Echo back verbatim the part of the records that opens with the line containing "How far is the" and closes with the line containing "38.1 metres", both of those lines included.

** Start Extracted records **

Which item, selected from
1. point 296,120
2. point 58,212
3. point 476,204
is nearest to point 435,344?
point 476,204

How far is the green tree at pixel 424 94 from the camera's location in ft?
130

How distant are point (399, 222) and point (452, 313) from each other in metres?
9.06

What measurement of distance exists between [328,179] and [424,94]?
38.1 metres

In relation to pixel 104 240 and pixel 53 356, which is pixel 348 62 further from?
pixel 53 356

** End Extracted records **
** Start Extracted records **

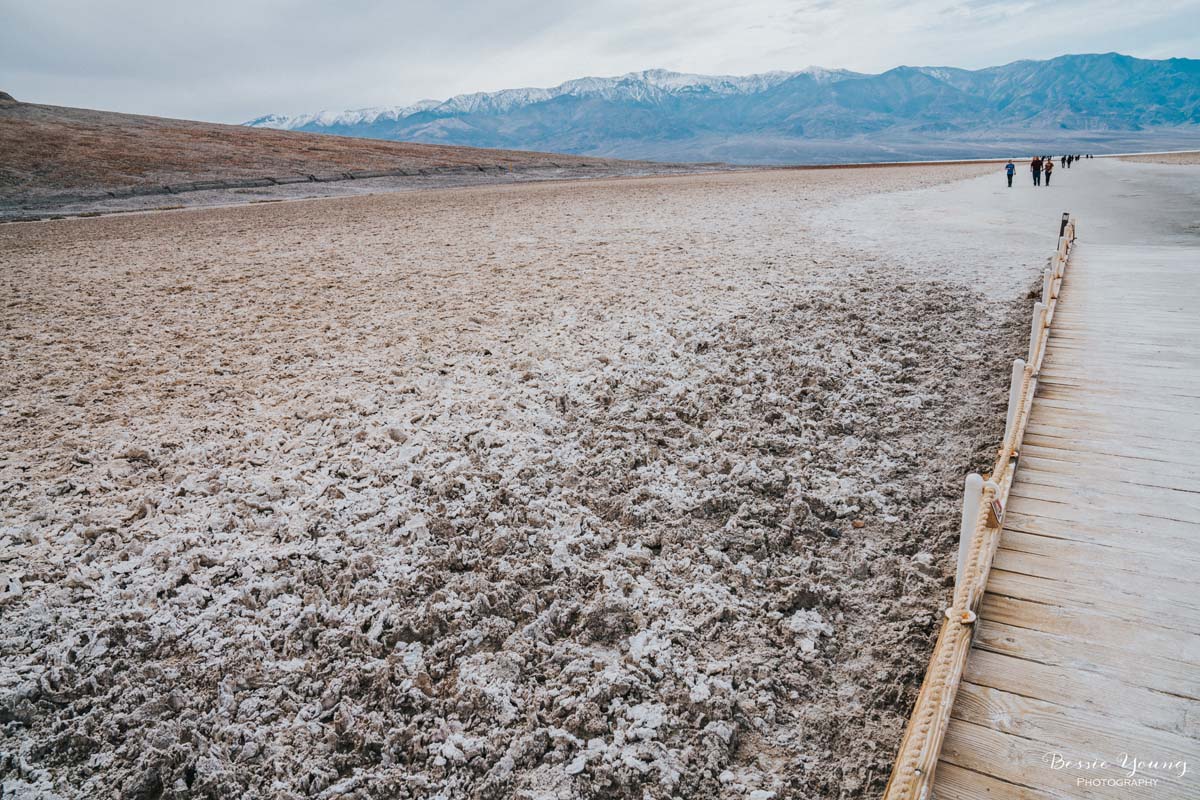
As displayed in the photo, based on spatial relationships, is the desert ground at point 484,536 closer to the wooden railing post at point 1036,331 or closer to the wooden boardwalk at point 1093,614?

** End Extracted records **
** Start Extracted records **

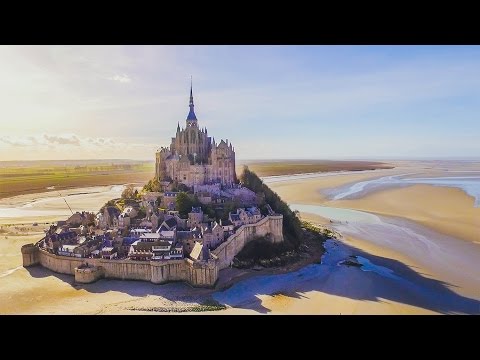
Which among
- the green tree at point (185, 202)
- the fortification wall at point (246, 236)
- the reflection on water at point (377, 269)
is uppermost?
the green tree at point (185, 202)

** End Extracted records **

*Solution*
How far is the green tree at pixel 424 94 from the camera's location in ft?
130

How distant are point (399, 222) and point (452, 313) from each other in metres?
9.06

What measurement of distance exists between [328,179] and [424,94]?
38.1 metres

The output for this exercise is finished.